- **EXERCISE AIM**
Turn the rows into a JSON list of strings, with one string for each line and no blank lines. Leave out the picture lines.

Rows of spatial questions

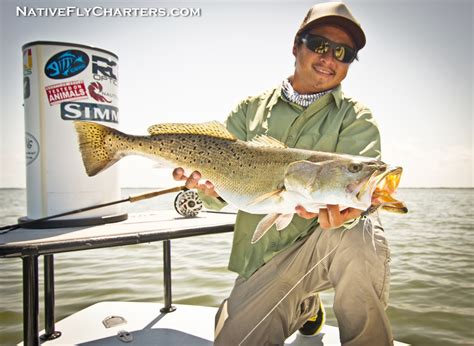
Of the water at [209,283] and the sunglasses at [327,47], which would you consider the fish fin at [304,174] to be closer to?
the sunglasses at [327,47]

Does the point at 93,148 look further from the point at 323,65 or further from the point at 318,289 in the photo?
the point at 318,289

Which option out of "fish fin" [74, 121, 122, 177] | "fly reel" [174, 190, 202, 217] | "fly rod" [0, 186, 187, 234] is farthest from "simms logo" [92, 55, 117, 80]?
"fly reel" [174, 190, 202, 217]

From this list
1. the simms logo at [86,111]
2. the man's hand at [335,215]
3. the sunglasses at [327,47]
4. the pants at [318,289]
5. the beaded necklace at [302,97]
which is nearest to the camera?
the man's hand at [335,215]

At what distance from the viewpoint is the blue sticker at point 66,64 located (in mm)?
3492

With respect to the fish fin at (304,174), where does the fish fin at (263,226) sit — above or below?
below

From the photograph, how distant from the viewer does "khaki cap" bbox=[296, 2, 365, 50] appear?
2996 mm

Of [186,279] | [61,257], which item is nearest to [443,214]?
[186,279]

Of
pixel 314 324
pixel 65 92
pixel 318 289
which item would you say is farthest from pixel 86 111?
pixel 314 324

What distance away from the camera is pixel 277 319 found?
2.95 meters

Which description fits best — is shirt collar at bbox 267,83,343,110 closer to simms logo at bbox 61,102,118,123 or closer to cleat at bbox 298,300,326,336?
simms logo at bbox 61,102,118,123

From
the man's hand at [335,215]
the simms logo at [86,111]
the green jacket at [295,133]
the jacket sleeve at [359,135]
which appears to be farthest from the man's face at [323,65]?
the simms logo at [86,111]

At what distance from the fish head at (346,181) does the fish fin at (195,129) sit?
0.63m

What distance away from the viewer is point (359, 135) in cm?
288

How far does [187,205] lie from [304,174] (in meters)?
2.06
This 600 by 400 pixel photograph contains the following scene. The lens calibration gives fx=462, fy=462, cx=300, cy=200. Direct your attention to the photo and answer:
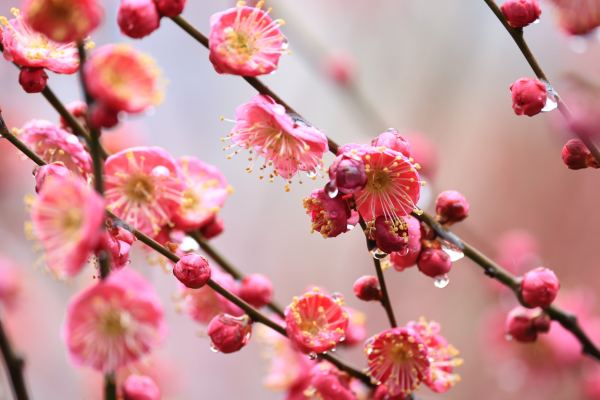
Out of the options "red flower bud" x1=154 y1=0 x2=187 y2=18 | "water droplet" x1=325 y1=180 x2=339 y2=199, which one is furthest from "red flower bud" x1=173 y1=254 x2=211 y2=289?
"red flower bud" x1=154 y1=0 x2=187 y2=18

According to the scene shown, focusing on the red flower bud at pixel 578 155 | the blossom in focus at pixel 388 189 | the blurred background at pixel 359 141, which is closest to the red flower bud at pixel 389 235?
the blossom in focus at pixel 388 189

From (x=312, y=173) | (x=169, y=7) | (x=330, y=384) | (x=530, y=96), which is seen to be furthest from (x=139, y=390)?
(x=530, y=96)

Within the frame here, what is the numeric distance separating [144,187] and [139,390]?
26cm

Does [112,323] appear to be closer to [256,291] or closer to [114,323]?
[114,323]

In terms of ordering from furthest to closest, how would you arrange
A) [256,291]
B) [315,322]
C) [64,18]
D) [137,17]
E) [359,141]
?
[359,141], [256,291], [315,322], [137,17], [64,18]

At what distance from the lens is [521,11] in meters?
0.53

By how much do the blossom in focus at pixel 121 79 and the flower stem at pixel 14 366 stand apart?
13.4 inches

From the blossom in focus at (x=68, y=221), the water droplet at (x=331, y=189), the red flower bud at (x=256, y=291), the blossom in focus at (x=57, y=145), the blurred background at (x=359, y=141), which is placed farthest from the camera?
the blurred background at (x=359, y=141)

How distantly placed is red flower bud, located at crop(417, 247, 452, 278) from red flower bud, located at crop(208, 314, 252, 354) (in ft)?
0.77

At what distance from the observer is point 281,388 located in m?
0.75

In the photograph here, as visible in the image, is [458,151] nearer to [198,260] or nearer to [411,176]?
[411,176]

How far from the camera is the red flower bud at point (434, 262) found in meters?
0.55

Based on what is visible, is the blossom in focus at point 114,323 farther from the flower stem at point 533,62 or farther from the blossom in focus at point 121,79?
the flower stem at point 533,62

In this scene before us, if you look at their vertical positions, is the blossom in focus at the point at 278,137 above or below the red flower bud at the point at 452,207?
above
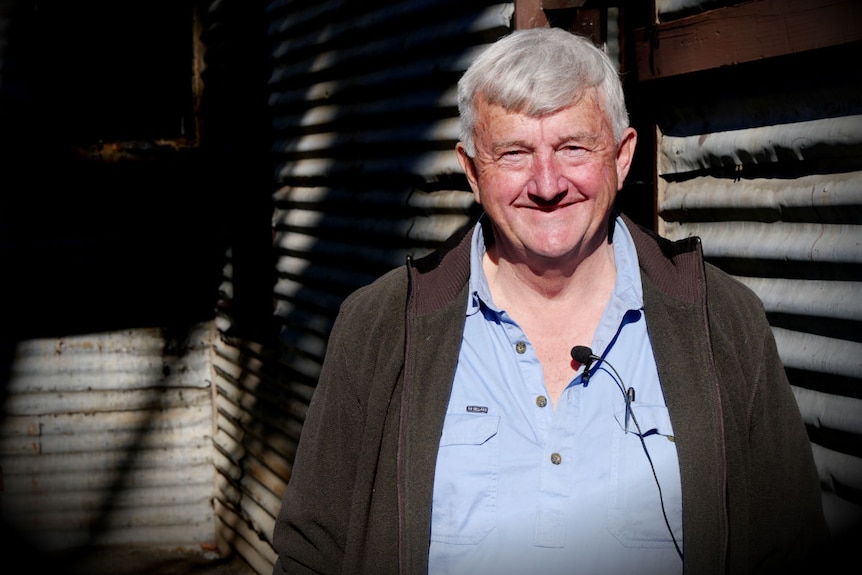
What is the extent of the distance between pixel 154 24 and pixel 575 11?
4353 mm

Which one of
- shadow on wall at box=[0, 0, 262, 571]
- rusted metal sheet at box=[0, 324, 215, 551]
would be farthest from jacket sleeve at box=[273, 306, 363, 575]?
rusted metal sheet at box=[0, 324, 215, 551]

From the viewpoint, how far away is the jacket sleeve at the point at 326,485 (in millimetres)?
2363

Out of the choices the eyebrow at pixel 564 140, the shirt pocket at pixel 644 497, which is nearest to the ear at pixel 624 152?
the eyebrow at pixel 564 140

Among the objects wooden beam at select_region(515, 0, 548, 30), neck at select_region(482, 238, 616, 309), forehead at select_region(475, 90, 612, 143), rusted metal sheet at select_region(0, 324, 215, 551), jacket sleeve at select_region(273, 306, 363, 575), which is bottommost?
rusted metal sheet at select_region(0, 324, 215, 551)

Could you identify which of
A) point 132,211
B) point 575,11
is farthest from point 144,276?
point 575,11

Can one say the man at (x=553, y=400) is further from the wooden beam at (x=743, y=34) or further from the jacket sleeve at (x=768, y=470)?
the wooden beam at (x=743, y=34)

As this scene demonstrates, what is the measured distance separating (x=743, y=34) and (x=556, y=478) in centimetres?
126

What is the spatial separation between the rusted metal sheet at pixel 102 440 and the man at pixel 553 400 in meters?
4.52

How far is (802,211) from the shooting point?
2.53 meters

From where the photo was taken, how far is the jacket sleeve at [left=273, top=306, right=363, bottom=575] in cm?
236

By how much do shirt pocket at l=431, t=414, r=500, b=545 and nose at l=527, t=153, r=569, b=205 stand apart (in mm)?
517

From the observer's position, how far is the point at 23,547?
655 centimetres

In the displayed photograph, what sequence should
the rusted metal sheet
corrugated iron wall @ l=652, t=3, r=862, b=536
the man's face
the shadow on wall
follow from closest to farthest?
the man's face
corrugated iron wall @ l=652, t=3, r=862, b=536
the shadow on wall
the rusted metal sheet

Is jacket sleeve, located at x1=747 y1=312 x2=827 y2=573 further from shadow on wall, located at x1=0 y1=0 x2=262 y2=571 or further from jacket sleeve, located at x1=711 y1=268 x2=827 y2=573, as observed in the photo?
shadow on wall, located at x1=0 y1=0 x2=262 y2=571
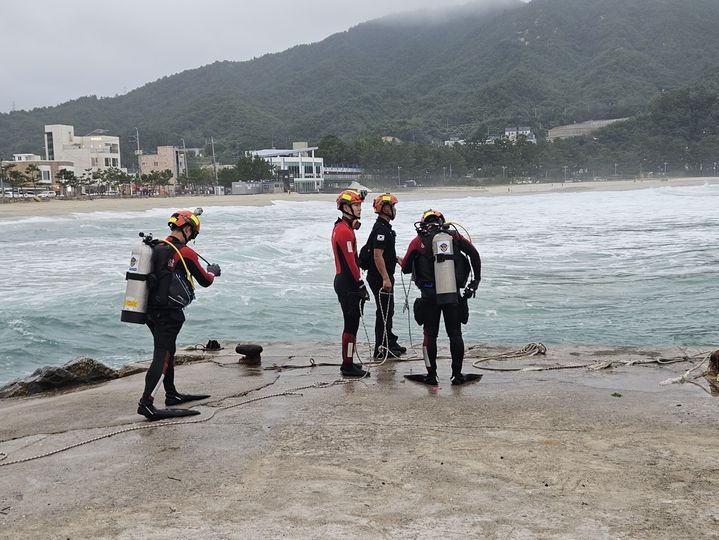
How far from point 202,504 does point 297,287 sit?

- **RIGHT ANSWER**
[
  "Of the water at [209,283] and the sunglasses at [327,47], which would you consider the fish fin at [304,174] to be closer to?",
  "the sunglasses at [327,47]",
  "Does the point at 93,148 look further from the point at 323,65 or further from the point at 318,289 in the photo?",
  "the point at 318,289",
  "Which option out of \"fish fin\" [74, 121, 122, 177] | \"fly reel\" [174, 190, 202, 217] | \"fly rod\" [0, 186, 187, 234] is farthest from \"simms logo\" [92, 55, 117, 80]?",
  "\"fly reel\" [174, 190, 202, 217]",
  "From this list",
  "1. the simms logo at [86,111]",
  "2. the man's hand at [335,215]",
  "3. the sunglasses at [327,47]",
  "4. the pants at [318,289]",
  "5. the beaded necklace at [302,97]",
  "which is nearest to the camera?",
  "the man's hand at [335,215]",
  "At what distance from the viewpoint is the blue sticker at point 66,64 located (in mm)?",
  "3492",
  "With respect to the fish fin at (304,174), where does the fish fin at (263,226) sit — above or below?",
  "below",
  "From the photograph, how distant from the viewer does \"khaki cap\" bbox=[296, 2, 365, 50] appear?",
  "2996 mm",
  "Of [186,279] | [61,257], which item is nearest to [443,214]?",
  "[186,279]",
  "Of",
  "pixel 314 324",
  "pixel 65 92",
  "pixel 318 289",
  "which item would you say is farthest from pixel 86 111?",
  "pixel 314 324",
  "What distance away from the camera is pixel 277 319 found?",
  "2.95 meters",
  "Which description fits best — is shirt collar at bbox 267,83,343,110 closer to simms logo at bbox 61,102,118,123 or closer to cleat at bbox 298,300,326,336?",
  "simms logo at bbox 61,102,118,123",
  "From",
  "the man's hand at [335,215]",
  "the simms logo at [86,111]",
  "the green jacket at [295,133]",
  "the jacket sleeve at [359,135]",
  "which appears to be farthest from the man's face at [323,65]?",
  "the simms logo at [86,111]",
  "At what distance from the fish head at (346,181) does the fish fin at (195,129) sit?",
  "0.63m",
  "What distance away from the viewer is point (359, 135) in cm?",
  "288",
  "How far does [187,205] lie from [304,174] (in meters)?",
  "2.06",
  "This 600 by 400 pixel photograph contains the following scene. The lens calibration gives fx=462, fy=462, cx=300, cy=200. Direct your attention to the photo and answer:",
  "Out of the options \"red flower bud\" x1=154 y1=0 x2=187 y2=18 | \"water droplet\" x1=325 y1=180 x2=339 y2=199, which one is furthest from \"red flower bud\" x1=173 y1=254 x2=211 y2=289?",
  "\"red flower bud\" x1=154 y1=0 x2=187 y2=18",
  "According to the scene shown, focusing on the red flower bud at pixel 578 155 | the blossom in focus at pixel 388 189 | the blurred background at pixel 359 141, which is closest to the red flower bud at pixel 389 235?",
  "the blossom in focus at pixel 388 189",
  "From (x=312, y=173) | (x=169, y=7) | (x=330, y=384) | (x=530, y=96), which is seen to be furthest from (x=139, y=390)?",
  "(x=530, y=96)",
  "Within the frame here, what is the numeric distance separating [144,187] and [139,390]?",
  "26cm",
  "Does [112,323] appear to be closer to [256,291] or closer to [114,323]?",
  "[114,323]",
  "In terms of ordering from furthest to closest, how would you arrange",
  "A) [256,291]",
  "B) [315,322]",
  "C) [64,18]",
  "D) [137,17]",
  "E) [359,141]",
  "?",
  "[359,141], [256,291], [315,322], [137,17], [64,18]",
  "At what distance from the lens is [521,11] in meters?",
  "0.53",
  "By how much do the blossom in focus at pixel 121 79 and the flower stem at pixel 14 366 stand apart?",
  "13.4 inches",
  "From the blossom in focus at (x=68, y=221), the water droplet at (x=331, y=189), the red flower bud at (x=256, y=291), the blossom in focus at (x=57, y=145), the blurred background at (x=359, y=141), which is placed farthest from the camera?",
  "the blurred background at (x=359, y=141)",
  "How distantly placed is red flower bud, located at crop(417, 247, 452, 278) from red flower bud, located at crop(208, 314, 252, 354) (in ft)?",
  "0.77",
  "At what distance from the observer is point 281,388 located in m?",
  "0.75",
  "In the photograph here, as visible in the image, is [458,151] nearer to [198,260] or nearer to [411,176]?",
  "[411,176]",
  "How far from the camera is the red flower bud at point (434, 262) found in meters?",
  "0.55",
  "Based on what is visible, is the blossom in focus at point 114,323 farther from the flower stem at point 533,62 or farther from the blossom in focus at point 121,79?",
  "the flower stem at point 533,62",
  "In this scene before us, if you look at their vertical positions, is the blossom in focus at the point at 278,137 above or below the red flower bud at the point at 452,207?",
  "above",
  "What is the extent of the distance between pixel 154 24 and pixel 575 11?",
  "4353 mm",
  "Which one of",
  "- shadow on wall at box=[0, 0, 262, 571]",
  "- rusted metal sheet at box=[0, 324, 215, 551]",
  "would be farthest from jacket sleeve at box=[273, 306, 363, 575]?",
  "rusted metal sheet at box=[0, 324, 215, 551]",
  "From the viewpoint, how far away is the jacket sleeve at the point at 326,485 (in millimetres)?",
  "2363",
  "Out of the choices the eyebrow at pixel 564 140, the shirt pocket at pixel 644 497, which is nearest to the ear at pixel 624 152?",
  "the eyebrow at pixel 564 140",
  "Among the objects wooden beam at select_region(515, 0, 548, 30), neck at select_region(482, 238, 616, 309), forehead at select_region(475, 90, 612, 143), rusted metal sheet at select_region(0, 324, 215, 551), jacket sleeve at select_region(273, 306, 363, 575), which is bottommost?",
  "rusted metal sheet at select_region(0, 324, 215, 551)",
  "Could you identify which of",
  "A) point 132,211",
  "B) point 575,11",
  "is farthest from point 144,276?",
  "point 575,11",
  "Can one say the man at (x=553, y=400) is further from the wooden beam at (x=743, y=34) or further from the jacket sleeve at (x=768, y=470)?",
  "the wooden beam at (x=743, y=34)",
  "As this scene demonstrates, what is the measured distance separating (x=743, y=34) and (x=556, y=478) in centimetres?",
  "126",
  "What is the spatial separation between the rusted metal sheet at pixel 102 440 and the man at pixel 553 400 in meters?",
  "4.52",
  "How far is (802,211) from the shooting point?",
  "2.53 meters",
  "From where the photo was taken, how far is the jacket sleeve at [left=273, top=306, right=363, bottom=575] in cm?",
  "236",
  "By how much do shirt pocket at l=431, t=414, r=500, b=545 and nose at l=527, t=153, r=569, b=205 stand apart (in mm)?",
  "517",
  "From the observer's position, how far is the point at 23,547?",
  "655 centimetres",
  "In the displayed photograph, what sequence should",
  "the rusted metal sheet",
  "corrugated iron wall @ l=652, t=3, r=862, b=536",
  "the man's face",
  "the shadow on wall",
  "follow from closest to farthest?",
  "the man's face",
  "corrugated iron wall @ l=652, t=3, r=862, b=536",
  "the shadow on wall",
  "the rusted metal sheet",
  "Is jacket sleeve, located at x1=747 y1=312 x2=827 y2=573 further from shadow on wall, located at x1=0 y1=0 x2=262 y2=571 or further from jacket sleeve, located at x1=711 y1=268 x2=827 y2=573, as observed in the photo?",
  "shadow on wall, located at x1=0 y1=0 x2=262 y2=571",
  "How far from point 202,504 does point 297,287 sit?"
]